Huelga decir que nuestra vieja prensa nacional-católica, no solo Marhuenda, está encantada con el regreso del Demérito. Como en El Mundo no deben pagar tan refinados estilistas como los de Planeta, el diario que a partir de este lunes dirigirá Joaquín Manso se conforma con lo de siempre: echarle la culpa a Pedro Sánchez y Pablo Iglesias, trasnos de nuestra pesadilla republicana: "Reiteramos que fue un error que Juan Carlos I se viera obligado a abandonar España en agosto de 2020, empujado por un Gobierno que con gran irresponsabilidad no deja de desestabilizar una institución medular", asevera el periódico de la bola en un editorial titulado Normalizar las visitas de Juan Carlos I a España.

Les falta instar a Felipe VI a que le devuelva a su papá la paga del domingo, la partida presupuestaria zarzuelera que recibía tan merecidamente por haber sido rey, esposo, padre, amante y comisionista ejemplar.

En ABC, siempre tan almidonadamente torcuatianos, editorializan con un escueto Bienvenido a España en el que nos recriminan a los demás medios el acoso al que hemos sometido a este pobre y regio defraudador: "La fase jurídica de la 'pena de telediario' vivida por Don Juan Carlos ya es pasado, por más que algunos partidos traten de reactivarla siempre como arma política para lograr su fin último, la erradicación de la Monarquía parlamentaria como modelo de Estado, y de la Corona como esencia de su jefatura". Temblad, españoles.

Al final, entre el insólito aislamiento, un gobierno que lo expulsó arteramente y la "pena del telediario", los tres grandes periódicos capitalinos de la más ultramontana derecha nos pintan a Juancar cual víctima de un complot de tres patas. Parece que se hubieran coordinado para dividirse el ridículo.

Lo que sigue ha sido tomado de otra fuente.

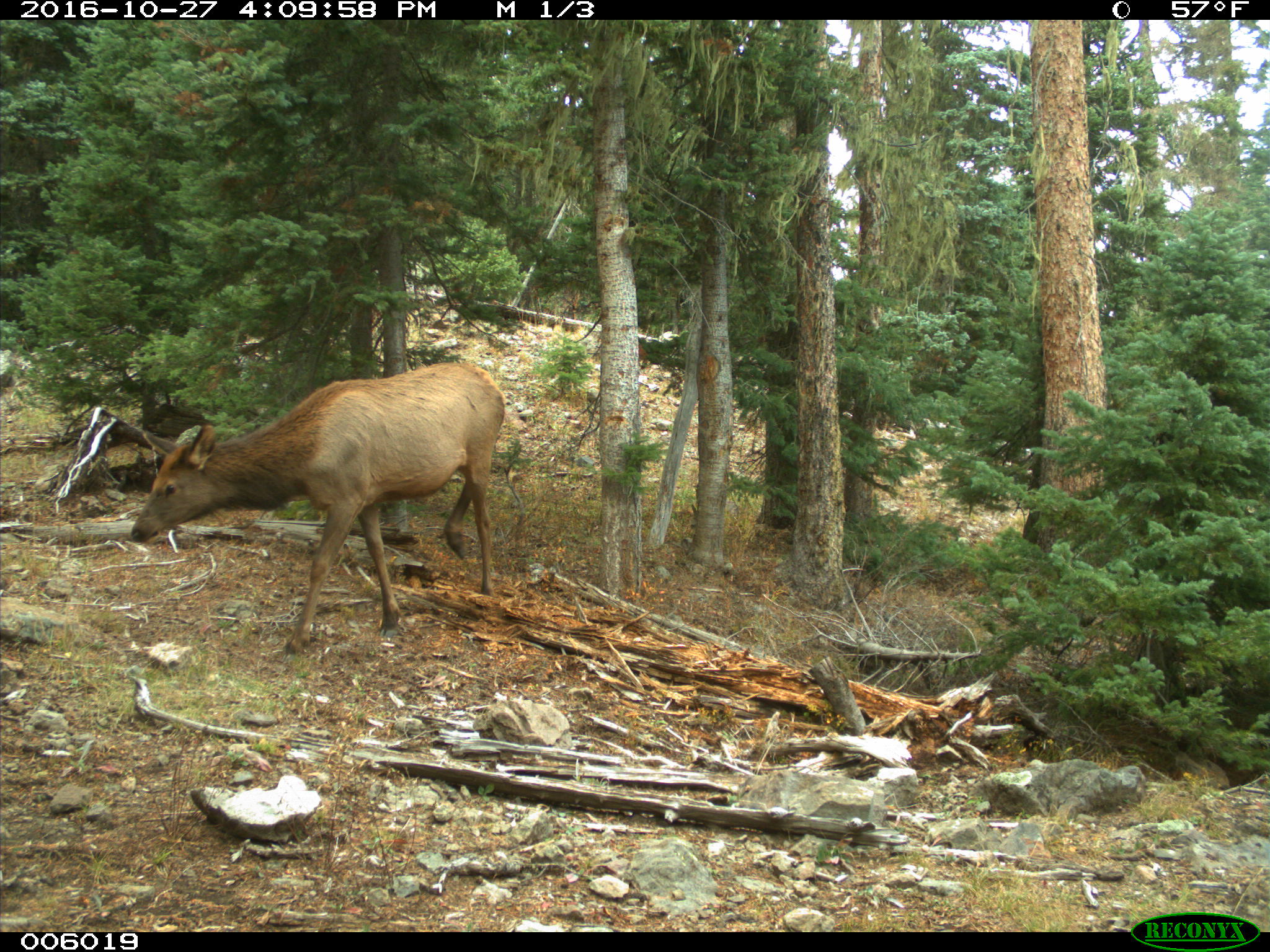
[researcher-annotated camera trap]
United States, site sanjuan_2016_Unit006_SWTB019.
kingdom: Animalia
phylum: Chordata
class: Mammalia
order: Artiodactyla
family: Cervidae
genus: Cervus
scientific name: Cervus elaphus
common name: red deer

En cuanto a la prensa gallega, atada y bien atada desde los tiempos atronadores de Manuel Fraga, pues ya os podéis imaginar: "Sanxenxo está desbordado. La expectación que generó la llegada del rey emérito puso en el mapa mundial a esta pequeña localidad turística de las Rías Baixas", se regodea en nuestra insignificancia geográfica La Voz de Galicia, plagiando con impudor cortesano la frase del presidente gallego Alfonso Rueda.

Nadie nos ha informado, por cierto, de si se produjo algún altercado o si la Policía tuvo que aplicarse contra algún gritón tricolorado, que es lo más probable. O quizá ya nos hemos adormecido tanto que ni siquiera nos escandaliza la jeta del borbónico Bribón, que más que jeta es mascarón de proa. Hasta ha ridiculizado a su hijo dejando la visita a Zarzuela para el final, como un fatigoso compromiso. No me extraña. El viejo rey no solo goza de la impunidad legal, sino también de la mediática y, si me apuras, de la social. La marca España, la esencia de España, era esto: un queridísimo rey corrupto y felón.